(What needs to be done)
Below are records; quote them exactly from the first line through the line that contains "scientific name: Tamiasciurus douglasii".

Stored items

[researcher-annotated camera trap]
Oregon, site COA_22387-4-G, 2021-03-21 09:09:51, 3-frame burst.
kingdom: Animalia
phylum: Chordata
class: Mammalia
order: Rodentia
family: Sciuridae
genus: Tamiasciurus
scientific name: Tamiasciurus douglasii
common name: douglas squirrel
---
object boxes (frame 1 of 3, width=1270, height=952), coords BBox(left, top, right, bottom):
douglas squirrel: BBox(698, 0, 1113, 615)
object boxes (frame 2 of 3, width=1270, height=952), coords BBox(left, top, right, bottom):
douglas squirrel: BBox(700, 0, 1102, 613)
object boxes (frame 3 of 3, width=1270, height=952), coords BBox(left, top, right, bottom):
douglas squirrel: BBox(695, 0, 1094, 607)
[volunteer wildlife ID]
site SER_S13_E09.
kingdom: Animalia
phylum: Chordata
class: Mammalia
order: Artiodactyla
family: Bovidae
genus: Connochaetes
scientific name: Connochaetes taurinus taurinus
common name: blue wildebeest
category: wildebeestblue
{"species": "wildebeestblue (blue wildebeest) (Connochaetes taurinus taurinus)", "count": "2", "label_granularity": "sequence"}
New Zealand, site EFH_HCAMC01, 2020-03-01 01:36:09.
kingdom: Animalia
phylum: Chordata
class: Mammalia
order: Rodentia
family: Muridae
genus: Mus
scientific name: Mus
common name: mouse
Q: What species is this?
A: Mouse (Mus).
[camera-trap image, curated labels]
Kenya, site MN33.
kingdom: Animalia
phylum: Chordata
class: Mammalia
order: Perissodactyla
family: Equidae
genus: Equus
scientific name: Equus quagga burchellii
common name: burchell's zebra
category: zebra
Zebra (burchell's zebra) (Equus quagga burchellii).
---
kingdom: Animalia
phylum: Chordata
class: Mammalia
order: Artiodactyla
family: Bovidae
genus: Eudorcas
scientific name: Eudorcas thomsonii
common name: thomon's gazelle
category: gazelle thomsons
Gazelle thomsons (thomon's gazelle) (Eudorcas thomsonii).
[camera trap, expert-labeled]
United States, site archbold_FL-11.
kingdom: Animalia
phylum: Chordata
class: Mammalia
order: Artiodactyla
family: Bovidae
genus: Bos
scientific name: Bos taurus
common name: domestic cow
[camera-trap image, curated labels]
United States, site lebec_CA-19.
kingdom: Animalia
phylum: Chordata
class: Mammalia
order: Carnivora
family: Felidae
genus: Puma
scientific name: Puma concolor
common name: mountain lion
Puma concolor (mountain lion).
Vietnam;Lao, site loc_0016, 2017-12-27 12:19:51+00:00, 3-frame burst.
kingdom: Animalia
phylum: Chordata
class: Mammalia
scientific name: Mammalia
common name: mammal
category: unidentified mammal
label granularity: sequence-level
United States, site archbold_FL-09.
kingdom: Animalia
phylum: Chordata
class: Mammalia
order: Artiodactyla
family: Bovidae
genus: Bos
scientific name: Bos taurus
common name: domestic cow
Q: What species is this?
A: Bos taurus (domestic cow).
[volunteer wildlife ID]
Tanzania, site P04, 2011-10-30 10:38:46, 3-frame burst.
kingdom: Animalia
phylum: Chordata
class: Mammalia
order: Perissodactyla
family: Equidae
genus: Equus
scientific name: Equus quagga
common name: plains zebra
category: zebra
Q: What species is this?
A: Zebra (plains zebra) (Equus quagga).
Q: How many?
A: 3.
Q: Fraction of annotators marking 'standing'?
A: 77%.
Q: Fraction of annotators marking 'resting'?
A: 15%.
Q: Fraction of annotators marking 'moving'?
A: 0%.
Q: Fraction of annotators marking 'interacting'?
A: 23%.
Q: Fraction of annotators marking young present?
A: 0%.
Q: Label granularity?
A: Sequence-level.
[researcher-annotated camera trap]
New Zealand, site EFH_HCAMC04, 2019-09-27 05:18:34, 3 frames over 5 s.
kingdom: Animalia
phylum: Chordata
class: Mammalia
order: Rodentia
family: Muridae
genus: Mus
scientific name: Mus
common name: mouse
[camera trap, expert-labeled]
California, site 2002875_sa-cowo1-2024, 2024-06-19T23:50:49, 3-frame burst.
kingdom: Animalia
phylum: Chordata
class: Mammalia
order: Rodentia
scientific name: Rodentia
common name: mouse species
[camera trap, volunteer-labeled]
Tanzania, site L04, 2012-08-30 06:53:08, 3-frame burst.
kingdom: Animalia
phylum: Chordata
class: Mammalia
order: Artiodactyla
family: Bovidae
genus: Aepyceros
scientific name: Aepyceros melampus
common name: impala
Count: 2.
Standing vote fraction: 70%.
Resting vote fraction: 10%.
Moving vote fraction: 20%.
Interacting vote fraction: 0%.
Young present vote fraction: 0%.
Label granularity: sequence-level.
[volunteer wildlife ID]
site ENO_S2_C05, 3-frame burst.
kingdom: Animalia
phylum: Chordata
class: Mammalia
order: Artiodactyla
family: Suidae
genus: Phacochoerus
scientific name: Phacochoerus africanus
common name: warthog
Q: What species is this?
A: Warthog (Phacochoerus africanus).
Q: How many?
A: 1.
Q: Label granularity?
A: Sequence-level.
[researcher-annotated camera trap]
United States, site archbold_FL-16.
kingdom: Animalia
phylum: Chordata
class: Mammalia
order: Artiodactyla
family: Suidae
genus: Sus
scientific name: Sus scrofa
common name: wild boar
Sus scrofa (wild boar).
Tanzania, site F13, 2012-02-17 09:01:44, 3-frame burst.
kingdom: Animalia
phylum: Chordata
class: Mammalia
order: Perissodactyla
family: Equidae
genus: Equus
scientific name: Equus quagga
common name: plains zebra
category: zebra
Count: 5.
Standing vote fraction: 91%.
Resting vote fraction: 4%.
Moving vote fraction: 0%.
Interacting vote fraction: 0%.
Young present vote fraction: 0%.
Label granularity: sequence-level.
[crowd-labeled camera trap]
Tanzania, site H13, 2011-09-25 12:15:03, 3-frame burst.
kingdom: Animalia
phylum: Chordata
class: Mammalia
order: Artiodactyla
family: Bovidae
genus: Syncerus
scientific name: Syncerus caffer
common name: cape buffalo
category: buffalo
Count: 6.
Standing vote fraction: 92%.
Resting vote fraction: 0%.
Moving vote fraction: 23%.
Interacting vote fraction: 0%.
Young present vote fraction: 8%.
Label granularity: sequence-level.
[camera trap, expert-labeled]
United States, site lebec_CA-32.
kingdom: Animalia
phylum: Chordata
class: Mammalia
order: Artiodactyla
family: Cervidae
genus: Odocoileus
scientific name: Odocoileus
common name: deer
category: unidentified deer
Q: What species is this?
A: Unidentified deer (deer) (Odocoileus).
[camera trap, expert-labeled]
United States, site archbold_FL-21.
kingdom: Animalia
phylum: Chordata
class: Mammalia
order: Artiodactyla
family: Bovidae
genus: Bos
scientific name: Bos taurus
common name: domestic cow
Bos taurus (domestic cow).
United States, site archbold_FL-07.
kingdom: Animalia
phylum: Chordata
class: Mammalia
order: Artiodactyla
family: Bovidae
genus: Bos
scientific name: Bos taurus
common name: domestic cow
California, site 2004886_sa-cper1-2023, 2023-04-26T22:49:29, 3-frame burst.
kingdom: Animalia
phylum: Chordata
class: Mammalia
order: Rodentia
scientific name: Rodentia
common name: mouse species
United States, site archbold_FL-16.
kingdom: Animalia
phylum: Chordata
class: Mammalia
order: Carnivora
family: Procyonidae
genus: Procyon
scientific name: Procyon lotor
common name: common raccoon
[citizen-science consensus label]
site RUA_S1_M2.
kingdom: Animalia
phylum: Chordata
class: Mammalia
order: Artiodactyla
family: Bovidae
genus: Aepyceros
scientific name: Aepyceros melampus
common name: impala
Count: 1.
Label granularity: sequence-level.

(Answer box)
[researcher-annotated camera trap]
Oregon, site COA_22387-4-G, 2021-03-21 09:09:51, 3-frame burst.
kingdom: Animalia
phylum: Chordata
class: Mammalia
order: Rodentia
family: Sciuridae
genus: Tamiasciurus
scientific name: Tamiasciurus douglasii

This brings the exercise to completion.